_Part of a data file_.
◆ ◆ ◆
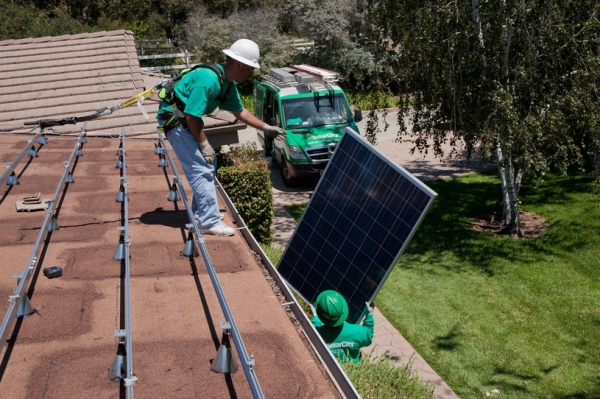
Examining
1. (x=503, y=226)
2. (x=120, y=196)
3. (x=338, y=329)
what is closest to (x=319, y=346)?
(x=338, y=329)

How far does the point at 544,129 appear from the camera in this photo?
32.0ft

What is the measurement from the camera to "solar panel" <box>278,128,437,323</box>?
5148mm

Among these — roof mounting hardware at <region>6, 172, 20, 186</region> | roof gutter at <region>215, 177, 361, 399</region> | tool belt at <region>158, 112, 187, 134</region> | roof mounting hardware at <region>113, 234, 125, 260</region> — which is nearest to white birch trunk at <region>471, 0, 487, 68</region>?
tool belt at <region>158, 112, 187, 134</region>

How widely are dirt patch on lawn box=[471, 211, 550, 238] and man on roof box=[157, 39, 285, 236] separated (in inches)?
303

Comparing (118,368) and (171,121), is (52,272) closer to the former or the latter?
(118,368)

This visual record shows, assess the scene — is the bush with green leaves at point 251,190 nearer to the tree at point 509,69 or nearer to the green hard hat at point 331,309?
the tree at point 509,69

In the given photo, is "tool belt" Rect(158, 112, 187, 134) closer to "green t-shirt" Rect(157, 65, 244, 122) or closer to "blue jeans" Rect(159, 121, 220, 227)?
"blue jeans" Rect(159, 121, 220, 227)

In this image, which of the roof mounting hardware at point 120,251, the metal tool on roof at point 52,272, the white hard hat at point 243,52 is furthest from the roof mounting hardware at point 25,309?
the white hard hat at point 243,52

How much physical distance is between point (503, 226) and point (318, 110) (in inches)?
252

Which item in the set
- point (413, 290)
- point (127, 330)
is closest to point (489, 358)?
point (413, 290)

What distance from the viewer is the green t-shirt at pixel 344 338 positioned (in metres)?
5.03

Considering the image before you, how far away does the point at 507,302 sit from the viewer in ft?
30.2

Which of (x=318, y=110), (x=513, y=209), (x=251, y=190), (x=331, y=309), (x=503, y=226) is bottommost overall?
(x=503, y=226)

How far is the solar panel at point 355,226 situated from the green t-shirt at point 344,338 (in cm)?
39
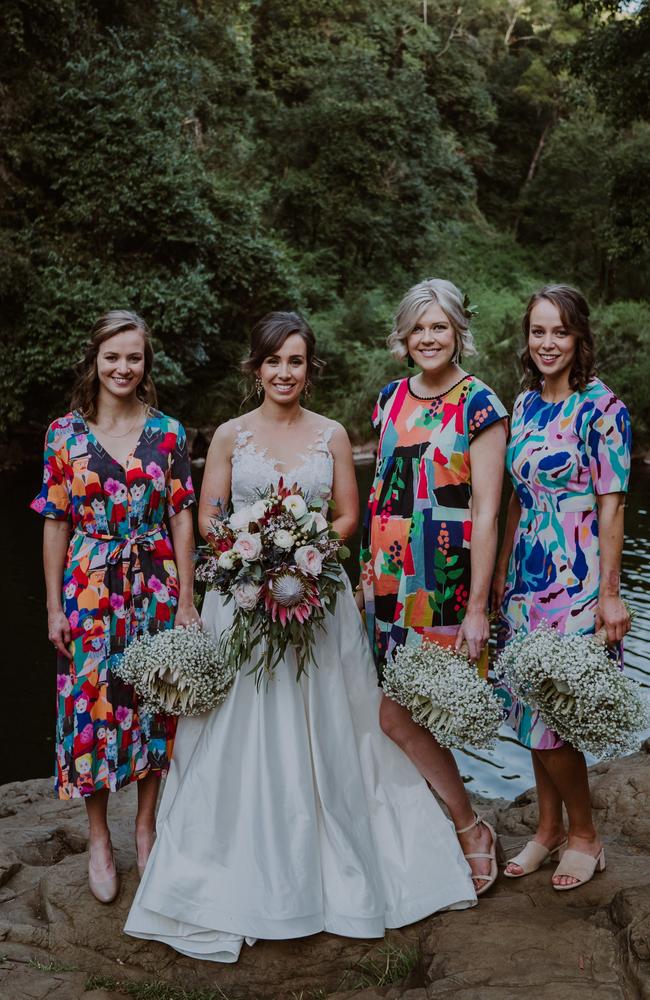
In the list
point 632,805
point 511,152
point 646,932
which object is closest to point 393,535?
point 646,932

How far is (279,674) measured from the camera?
147 inches

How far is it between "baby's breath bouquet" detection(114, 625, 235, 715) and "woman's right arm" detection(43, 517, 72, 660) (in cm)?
29

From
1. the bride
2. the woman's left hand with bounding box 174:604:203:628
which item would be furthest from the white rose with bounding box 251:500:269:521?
the woman's left hand with bounding box 174:604:203:628

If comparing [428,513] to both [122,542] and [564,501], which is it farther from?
[122,542]

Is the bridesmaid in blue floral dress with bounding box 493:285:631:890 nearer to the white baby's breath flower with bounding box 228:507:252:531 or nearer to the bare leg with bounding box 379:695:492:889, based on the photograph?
the bare leg with bounding box 379:695:492:889

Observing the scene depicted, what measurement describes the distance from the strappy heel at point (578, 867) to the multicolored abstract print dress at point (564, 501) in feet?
1.60

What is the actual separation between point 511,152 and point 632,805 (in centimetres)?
4078

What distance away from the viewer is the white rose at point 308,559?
3.36 m

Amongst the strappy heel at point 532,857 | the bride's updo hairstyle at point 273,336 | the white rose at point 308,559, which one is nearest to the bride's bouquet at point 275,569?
the white rose at point 308,559

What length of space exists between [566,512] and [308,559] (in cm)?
104

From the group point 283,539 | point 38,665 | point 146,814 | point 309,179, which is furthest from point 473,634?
point 309,179

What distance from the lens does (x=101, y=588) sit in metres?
3.82

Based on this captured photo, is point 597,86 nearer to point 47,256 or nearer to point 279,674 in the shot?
A: point 47,256

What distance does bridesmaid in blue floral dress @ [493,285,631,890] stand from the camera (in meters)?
3.44
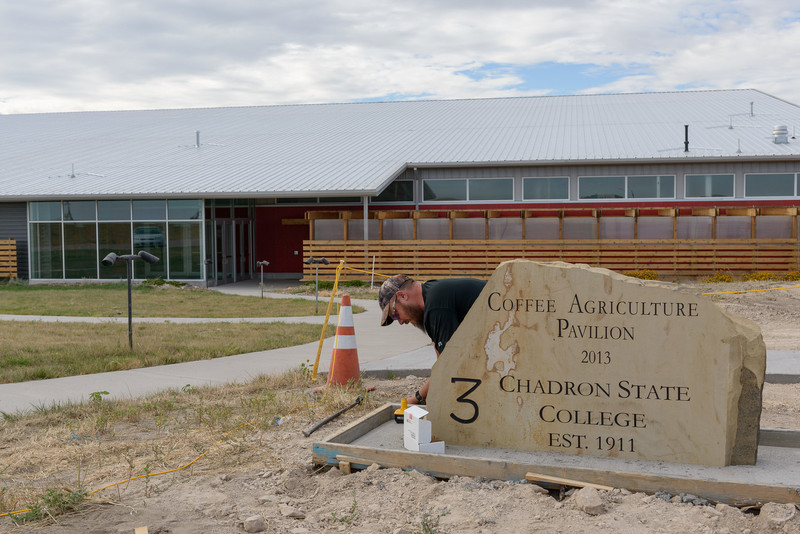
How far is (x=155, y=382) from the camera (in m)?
8.62

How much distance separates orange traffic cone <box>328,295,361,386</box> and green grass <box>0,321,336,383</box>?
97.0 inches

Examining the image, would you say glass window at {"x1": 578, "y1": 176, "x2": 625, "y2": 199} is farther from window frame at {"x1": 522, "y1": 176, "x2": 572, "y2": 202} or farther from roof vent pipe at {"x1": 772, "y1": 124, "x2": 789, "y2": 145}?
roof vent pipe at {"x1": 772, "y1": 124, "x2": 789, "y2": 145}

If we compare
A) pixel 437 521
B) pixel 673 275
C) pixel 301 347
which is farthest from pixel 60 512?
pixel 673 275

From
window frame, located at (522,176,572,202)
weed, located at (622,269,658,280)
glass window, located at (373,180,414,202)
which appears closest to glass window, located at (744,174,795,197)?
weed, located at (622,269,658,280)

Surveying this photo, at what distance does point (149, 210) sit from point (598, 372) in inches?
883

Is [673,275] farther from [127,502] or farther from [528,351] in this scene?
[127,502]

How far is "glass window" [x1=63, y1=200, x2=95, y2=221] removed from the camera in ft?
84.5

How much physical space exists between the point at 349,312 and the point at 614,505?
13.4 feet

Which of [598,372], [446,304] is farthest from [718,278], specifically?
[446,304]

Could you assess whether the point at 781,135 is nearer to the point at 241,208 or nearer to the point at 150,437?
the point at 241,208

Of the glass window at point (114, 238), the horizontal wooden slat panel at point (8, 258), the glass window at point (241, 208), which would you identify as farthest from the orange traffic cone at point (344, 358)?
the horizontal wooden slat panel at point (8, 258)

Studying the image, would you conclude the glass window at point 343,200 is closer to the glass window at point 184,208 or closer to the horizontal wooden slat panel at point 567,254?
the horizontal wooden slat panel at point 567,254

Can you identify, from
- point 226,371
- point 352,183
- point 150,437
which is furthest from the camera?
point 352,183

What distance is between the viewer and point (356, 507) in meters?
4.49
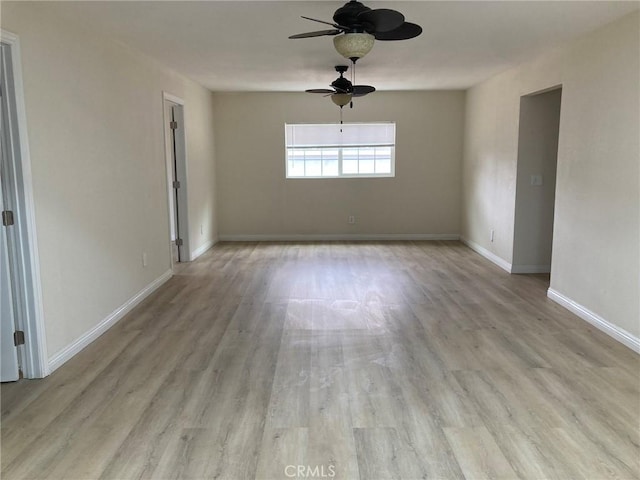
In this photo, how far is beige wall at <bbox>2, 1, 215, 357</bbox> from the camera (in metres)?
2.98

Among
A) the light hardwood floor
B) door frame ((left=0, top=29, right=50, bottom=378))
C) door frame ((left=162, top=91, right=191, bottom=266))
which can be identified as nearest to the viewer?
the light hardwood floor

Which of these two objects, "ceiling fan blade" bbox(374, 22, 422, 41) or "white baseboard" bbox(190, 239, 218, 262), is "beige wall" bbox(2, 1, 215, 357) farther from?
"ceiling fan blade" bbox(374, 22, 422, 41)

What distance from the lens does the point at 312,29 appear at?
3.71 meters

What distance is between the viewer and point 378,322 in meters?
3.94

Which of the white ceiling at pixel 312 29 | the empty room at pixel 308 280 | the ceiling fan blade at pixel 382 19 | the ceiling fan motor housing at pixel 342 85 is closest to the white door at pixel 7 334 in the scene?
the empty room at pixel 308 280

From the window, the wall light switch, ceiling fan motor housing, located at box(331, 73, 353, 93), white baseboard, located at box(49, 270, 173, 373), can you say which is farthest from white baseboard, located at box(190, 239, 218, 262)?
the wall light switch

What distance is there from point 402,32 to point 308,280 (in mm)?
3101

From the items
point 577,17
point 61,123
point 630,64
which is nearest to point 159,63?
point 61,123

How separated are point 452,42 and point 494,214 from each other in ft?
9.21

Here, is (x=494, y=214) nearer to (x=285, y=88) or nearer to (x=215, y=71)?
(x=285, y=88)

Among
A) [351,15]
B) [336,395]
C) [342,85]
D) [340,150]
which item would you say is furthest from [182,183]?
[336,395]

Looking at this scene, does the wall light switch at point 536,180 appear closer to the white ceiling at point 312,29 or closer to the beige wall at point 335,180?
the white ceiling at point 312,29

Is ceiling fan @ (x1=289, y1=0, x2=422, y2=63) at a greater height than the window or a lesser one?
greater

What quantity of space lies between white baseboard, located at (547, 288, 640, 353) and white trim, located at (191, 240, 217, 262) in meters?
4.52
◆ ◆ ◆
_TASK_.
Lay out the lines from the one containing "From the items" through the end of the rows as a Markdown table with two columns, No. and Line, numbering each line and leaving out blank lines.

_ANSWER TO THE PROBLEM_.
| No. | Line |
|---|---|
| 1 | From the items |
| 2 | point 577,17 |
| 3 | point 61,123 |
| 4 | point 630,64 |
| 5 | which is nearest to point 159,63? |
| 6 | point 61,123 |
| 7 | How separated are point 452,42 and point 494,214 from each other in ft? |
| 8 | 9.21 |
| 9 | Here, is (x=494, y=214) nearer to (x=285, y=88) or nearer to (x=215, y=71)? |
| 10 | (x=285, y=88) |
| 11 | Among |
| 12 | A) [351,15] |
| 13 | B) [336,395] |
| 14 | C) [342,85] |
| 15 | D) [340,150] |
| 16 | which item would you say is furthest from [182,183]? |
| 17 | [336,395] |
| 18 | Looking at this scene, does the wall light switch at point 536,180 appear closer to the white ceiling at point 312,29 or closer to the beige wall at point 335,180? |
| 19 | the white ceiling at point 312,29 |
| 20 | Is ceiling fan @ (x1=289, y1=0, x2=422, y2=63) at a greater height than the window or a lesser one? |
| 21 | greater |
| 22 | What quantity of space lies between white baseboard, located at (547, 288, 640, 353) and white trim, located at (191, 240, 217, 262) in meters? |
| 23 | 4.52 |